# Exercise task A:
Copy out the following passage on aham brahmasmi and the two kinds of bliss word for word, from start to finish.

# Extract to read:

┌────────

Today for the first time “aham bramhasmi” came from within. This happened after another “aha” moment. There was bliss for around an hour or so. While it feels like the code is cracked, there is no permanence of bliss. In fact while I type there is no bliss experienced by me even though my mind is quiet (i.e. sattvic) at the moment. To fix this aspect, I will continue to make my mind abide on self. Besides this, if you can suggest something, please do let me know, if possible.
~ Kind regards, Shiman
Sundari: Hello, Shiman. Aham brahmasmi simply means that you know you are limitless awareness. It does not “come” from anywhere, because there is nowhere that awareness is not. There is no “inside” or “outside,” because it is all you, awareness. By saying “for the first time it came from within” I take to mean it did not come from the ego. There was just the realisation that this is your true nature; awareness shines in the mind and the akandakara vritti appears; this is self-knowledge. The knowledge removes the ignorance of your true nature and then both knowledge and ignorance are gone, leaving only the self. The self does not feel like anything because it is not an object of experience. It is subtler than the experiencer.
This is what Paramarthananda says about the two kinds of bliss, anantum and ananda:
“The Taittiriya Upanishad takes up this question of anantum versus ananda, the two kinds of bliss. In the scriptures both ananda and anantam are used to describe the indescribable brahman. Sathyam jnanam anantam Brahma is one of these definitions, sat chit ananda, referring to atma, another one.”

└────────

# Listed records:
┌────────

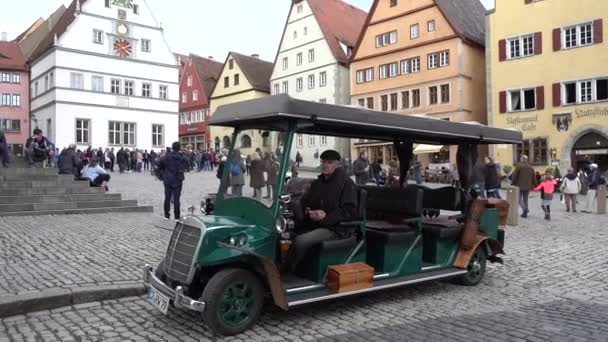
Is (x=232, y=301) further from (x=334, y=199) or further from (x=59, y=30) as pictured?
(x=59, y=30)

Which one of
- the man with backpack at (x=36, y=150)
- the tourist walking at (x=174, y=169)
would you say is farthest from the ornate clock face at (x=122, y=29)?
the tourist walking at (x=174, y=169)

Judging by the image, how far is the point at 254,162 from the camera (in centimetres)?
597

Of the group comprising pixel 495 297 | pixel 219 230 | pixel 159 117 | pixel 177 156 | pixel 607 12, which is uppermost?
pixel 607 12

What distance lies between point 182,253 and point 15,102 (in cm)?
5464

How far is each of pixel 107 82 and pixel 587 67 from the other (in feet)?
110

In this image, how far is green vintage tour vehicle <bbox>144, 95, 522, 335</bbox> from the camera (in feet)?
16.7

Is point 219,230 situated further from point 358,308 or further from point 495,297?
point 495,297

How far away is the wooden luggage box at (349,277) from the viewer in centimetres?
558

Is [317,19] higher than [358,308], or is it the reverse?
[317,19]

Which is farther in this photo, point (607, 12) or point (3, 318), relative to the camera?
point (607, 12)

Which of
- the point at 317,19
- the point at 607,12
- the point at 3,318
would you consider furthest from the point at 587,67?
the point at 3,318

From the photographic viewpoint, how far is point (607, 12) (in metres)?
30.1

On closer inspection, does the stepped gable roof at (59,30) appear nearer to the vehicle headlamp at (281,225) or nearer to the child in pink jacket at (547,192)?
the child in pink jacket at (547,192)

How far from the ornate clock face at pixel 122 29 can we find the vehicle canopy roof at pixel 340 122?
4032 cm
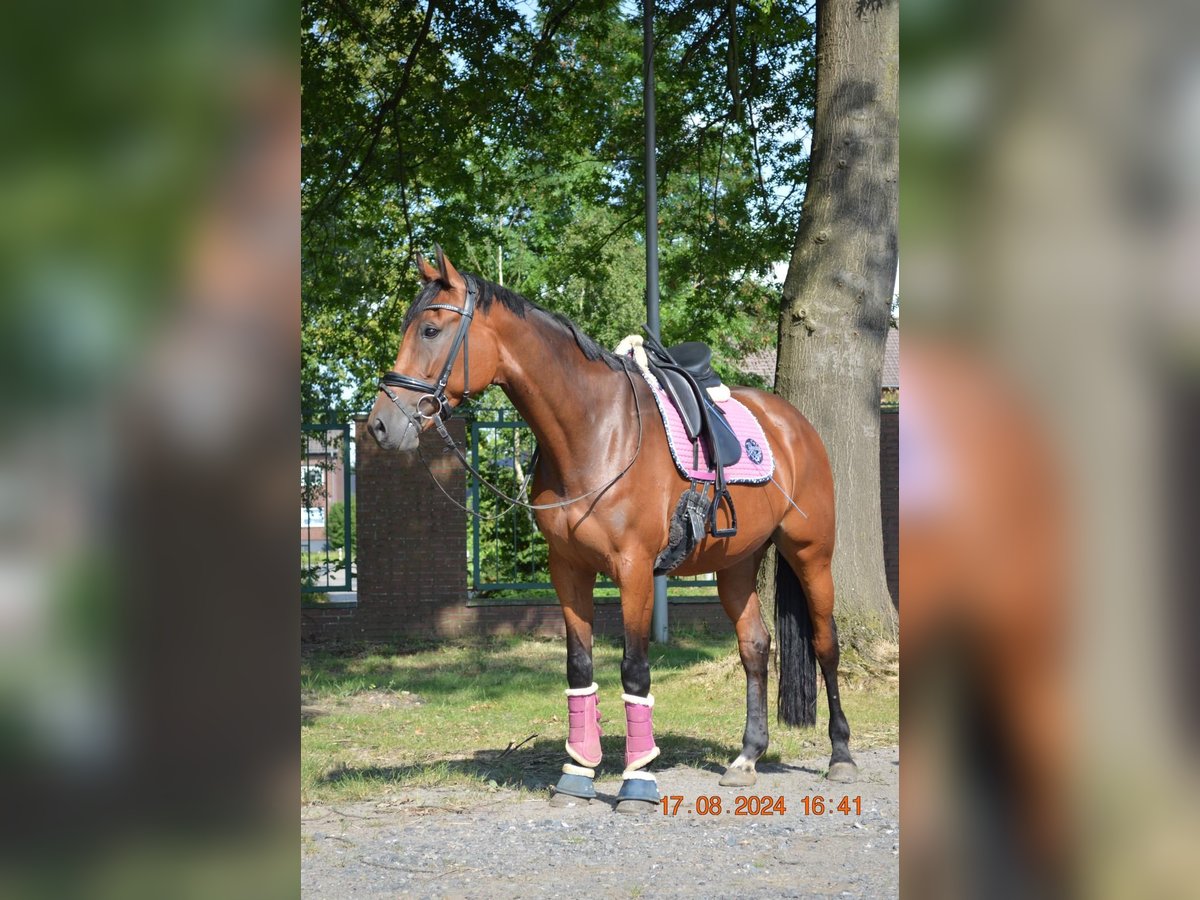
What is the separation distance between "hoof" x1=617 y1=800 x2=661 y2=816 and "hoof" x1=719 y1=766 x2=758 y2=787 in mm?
659

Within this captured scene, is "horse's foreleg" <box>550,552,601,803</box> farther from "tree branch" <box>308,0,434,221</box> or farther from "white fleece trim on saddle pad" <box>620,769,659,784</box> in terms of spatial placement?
"tree branch" <box>308,0,434,221</box>

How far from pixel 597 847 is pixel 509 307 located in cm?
238

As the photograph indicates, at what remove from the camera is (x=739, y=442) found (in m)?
6.06

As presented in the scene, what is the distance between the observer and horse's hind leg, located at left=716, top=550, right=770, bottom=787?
625 centimetres

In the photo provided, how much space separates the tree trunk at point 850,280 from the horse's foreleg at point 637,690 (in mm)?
3570

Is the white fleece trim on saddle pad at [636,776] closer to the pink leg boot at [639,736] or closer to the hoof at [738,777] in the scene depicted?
the pink leg boot at [639,736]

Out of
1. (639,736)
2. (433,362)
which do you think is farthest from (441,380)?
(639,736)

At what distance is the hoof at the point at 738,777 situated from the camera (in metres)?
6.09

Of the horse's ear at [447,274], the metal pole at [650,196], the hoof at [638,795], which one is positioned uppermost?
the metal pole at [650,196]
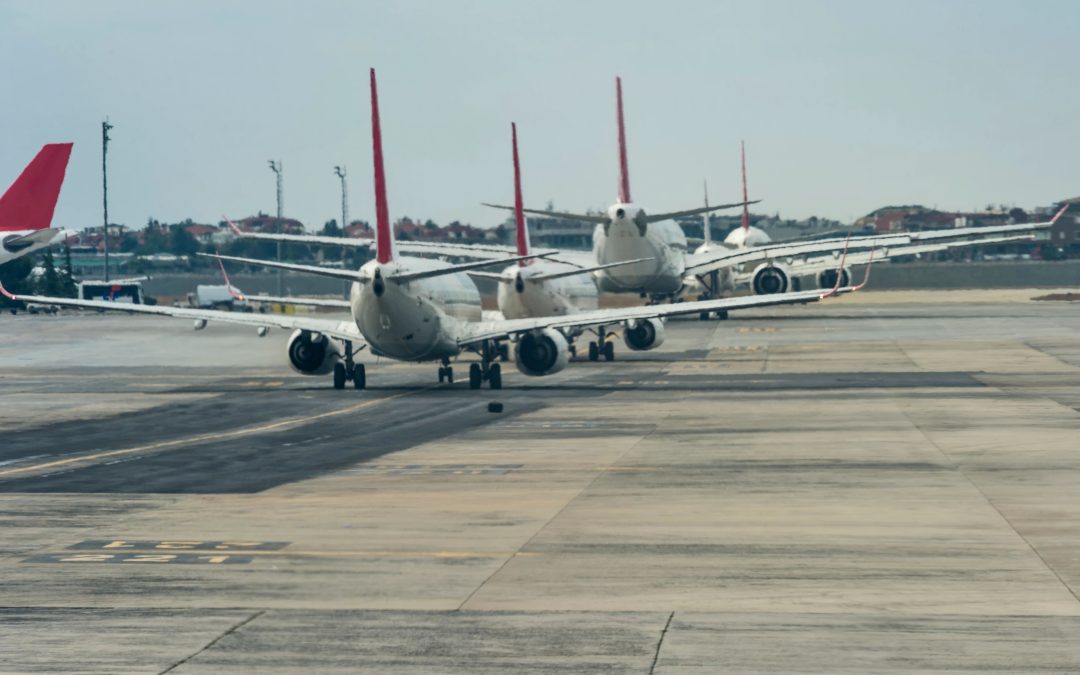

└────────

# Exercise task B:
From the entries above, extract the lines starting at the one that contains "At what distance" and ending at the last entry, both included, and leave the pictures out.

# Written answer A:
Today for the first time “aham bramhasmi” came from within. This happened after another “aha” moment. There was bliss for around an hour or so. While it feels like the code is cracked, there is no permanence of bliss. In fact while I type there is no bliss experienced by me even though my mind is quiet (i.e. sattvic) at the moment. To fix this aspect, I will continue to make my mind abide on self. Besides this, if you can suggest something, please do let me know, if possible.
~ Kind regards, Shiman
Sundari: Hello, Shiman. Aham brahmasmi simply means that you know you are limitless awareness. It does not “come” from anywhere, because there is nowhere that awareness is not. There is no “inside” or “outside,” because it is all you, awareness. By saying “for the first time it came from within” I take to mean it did not come from the ego. There was just the realisation that this is your true nature; awareness shines in the mind and the akandakara vritti appears; this is self-knowledge. The knowledge removes the ignorance of your true nature and then both knowledge and ignorance are gone, leaving only the self. The self does not feel like anything because it is not an object of experience. It is subtler than the experiencer.
This is what Paramarthananda says about the two kinds of bliss, anantum and ananda:
“The Taittiriya Upanishad takes up this question of anantum versus ananda, the two kinds of bliss. In the scriptures both ananda and anantam are used to describe the indescribable brahman. Sathyam jnanam anantam Brahma is one of these definitions, sat chit ananda, referring to atma, another one.”

# Written answer B:
At what distance is the hoof at the point at 738,777 situated from the camera (in metres)?
6.09

Of the horse's ear at [447,274], the metal pole at [650,196], the hoof at [638,795], which one is positioned uppermost?
the metal pole at [650,196]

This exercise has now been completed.